### EXCERPT
* * * * * * * * *

In 1963, the then-former President of the United States, Dwight D. Eisenhower, addressed Defiance College in Ohio and urged his hearers to call an Article V amendatory convention. He warned that citizen-centric control, responsibility, power, and self-government were being “lost to a distant bureaucracy.” Fortunately, the Founders foresaw such a day would come, he explained, and left provisions for restoring the proper balance of government in the hands of the people.
“Those who wrote our Constitution designed a government that would be a servant, responsive to the people, managed by the people,” Eisenhower declared, reminding his hearers that, in America, government was subservient to the citizenry, not the other way around. “Their foresight was equal to their faith in the people. And through decades of growth and change their work — after the Bill of Rights — required few amendments.”

* * * * * * * * *

### PROVIDED DATA
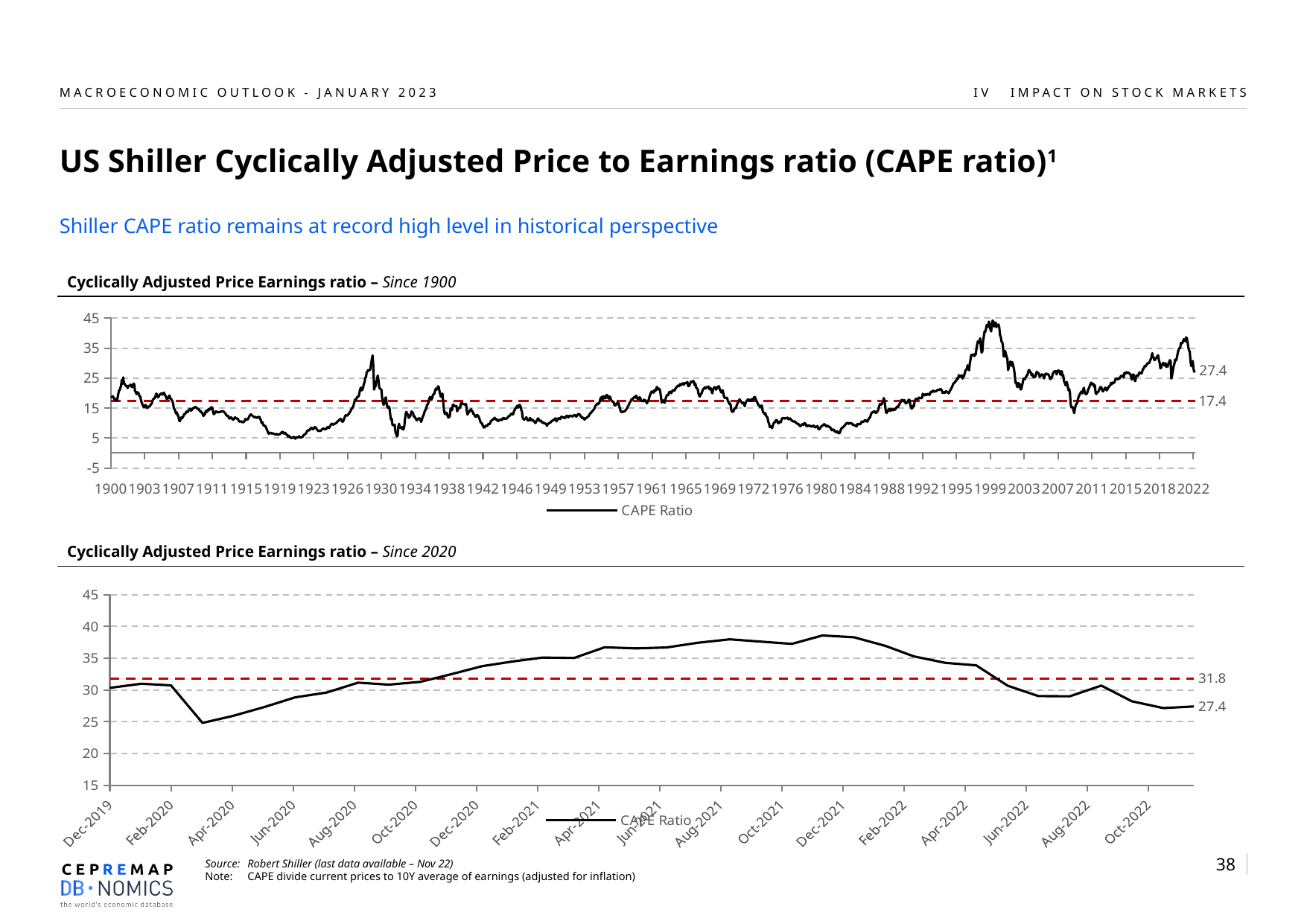
How many series does the legend of the 'Since 2020' chart list? 1 In the 'Since 2020' chart, does the CAPE Ratio rise or fall between Dec-2021 and Oct-2022? fall In the 'Since 1900' chart, what value is labelled on the red dashed horizontal line? 17.4 In the 'Since 2020' chart, what is the difference between the dashed line value (31.8) and the latest CAPE Ratio value (27.4)? 4.4 In the 'Since 1900' chart, what is the latest value of the CAPE Ratio labelled at the right end of the line? 27.4 What kind of chart is the 'Cyclically Adjusted Price Earnings ratio – Since 1900' chart? line chart In the 'Since 1900' chart, what is the difference between the latest CAPE Ratio value (27.4) and the dashed line value (17.4)? 10.0 In the 'Since 2020' chart, what value is labelled on the red dashed horizontal line? 31.8 In the 'Since 2020' chart, is the CAPE Ratio in Apr-2020 greater or less than 30? less In the 'Since 1900' chart, is the CAPE Ratio around 1920 greater or less than 15? less In the 'Since 2020' chart, what is the latest value of the CAPE Ratio labelled at the right end of the line? 27.4 In the 'Since 1900' chart, is the peak of the CAPE Ratio around 1999–2000 greater or less than 35? greater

* * * * * * * * *

### EXERCISE DETAILS
Answer these questions about the Eisenhower excerpt above:
1. Where did Eisenhower give his 1963 address?
2. What did he say citizen-centric control and self-government were being lost to?
3. After the Bill of Rights, how many amendments did he say the Founders' work needed?

### EXERCISE RESULT
1. Defiance College in Ohio
2. A distant bureaucracy
3. Few